▸ Written task a: Return every line of the listing below that contains the word "jacket".

▸ Source text:
****************
# New Google Stuff, Google Voice and Tring Me



## Ed the Roofer (Dec 12, 2006)

Would you want free phone service and all calls to get directed to just one phone line that you carry and have phenominal voice mail capabilities?

Well, check these widgets out:

http://tringme.com/

http://blog.tringme.com/are-you-paying-double-for-your-phone-calls/

and

https://www.google.com/voice/about

I have not had the time to check them out real well yet, but some of you higher developed techies might have some feedback.

Ed


----------



## fez-head (Mar 15, 2005)

Great minds think alike Ed! 

I was just going to post a thread about Google Voice as well and saw that you beat me to it. I had not heard of those others and will look into them today.

Thanks Buddy :thumbsup:


----------



## Hammer_Nail (Jun 16, 2008)

*Cool Beans*

I bought Majic Jack.. that works great too !:notworthy


----------



## Ed the Roofer (Dec 12, 2006)

Jesse Kirchhoff said:


> Great minds think alike Ed!
> 
> I was just going to post a thread about Google Voice as well and saw that you beat me to it. I had not heard of those others and will look into them today.
> 
> Thanks Buddy :thumbsup:


Thats funny Jesse.
****************
▸ Supplied material:
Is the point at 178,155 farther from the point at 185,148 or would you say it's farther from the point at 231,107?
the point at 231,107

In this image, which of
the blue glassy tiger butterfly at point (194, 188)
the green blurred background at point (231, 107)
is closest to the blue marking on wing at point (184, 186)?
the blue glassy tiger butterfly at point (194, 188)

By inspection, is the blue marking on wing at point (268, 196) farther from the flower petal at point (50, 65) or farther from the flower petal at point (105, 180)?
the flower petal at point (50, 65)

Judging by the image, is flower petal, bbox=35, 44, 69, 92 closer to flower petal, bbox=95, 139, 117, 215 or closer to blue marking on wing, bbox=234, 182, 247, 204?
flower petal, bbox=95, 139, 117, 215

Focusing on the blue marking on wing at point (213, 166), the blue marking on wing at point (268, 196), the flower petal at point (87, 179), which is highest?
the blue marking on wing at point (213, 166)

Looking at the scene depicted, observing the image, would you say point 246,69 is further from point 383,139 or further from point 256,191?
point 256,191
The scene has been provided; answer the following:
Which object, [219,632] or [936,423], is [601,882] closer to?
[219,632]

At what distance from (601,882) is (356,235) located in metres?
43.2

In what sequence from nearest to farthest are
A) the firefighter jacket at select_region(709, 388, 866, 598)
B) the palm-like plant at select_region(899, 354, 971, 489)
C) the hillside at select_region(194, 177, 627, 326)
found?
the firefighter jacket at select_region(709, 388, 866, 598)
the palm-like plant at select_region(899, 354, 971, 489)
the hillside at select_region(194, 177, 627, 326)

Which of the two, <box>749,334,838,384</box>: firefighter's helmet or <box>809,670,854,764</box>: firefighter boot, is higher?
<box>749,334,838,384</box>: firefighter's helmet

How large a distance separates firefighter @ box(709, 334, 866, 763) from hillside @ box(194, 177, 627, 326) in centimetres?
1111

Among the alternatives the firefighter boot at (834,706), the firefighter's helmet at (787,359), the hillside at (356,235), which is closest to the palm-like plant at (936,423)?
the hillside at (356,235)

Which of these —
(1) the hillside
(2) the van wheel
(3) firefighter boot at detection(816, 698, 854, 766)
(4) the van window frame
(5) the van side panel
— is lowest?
****************
▸ Written task b: In the forum thread above, what does Hammer_Nail say he bought?

▸ Task response a:
A) the firefighter jacket at select_region(709, 388, 866, 598)
the firefighter jacket at select_region(709, 388, 866, 598)

▸ Task response b: Majic Jack.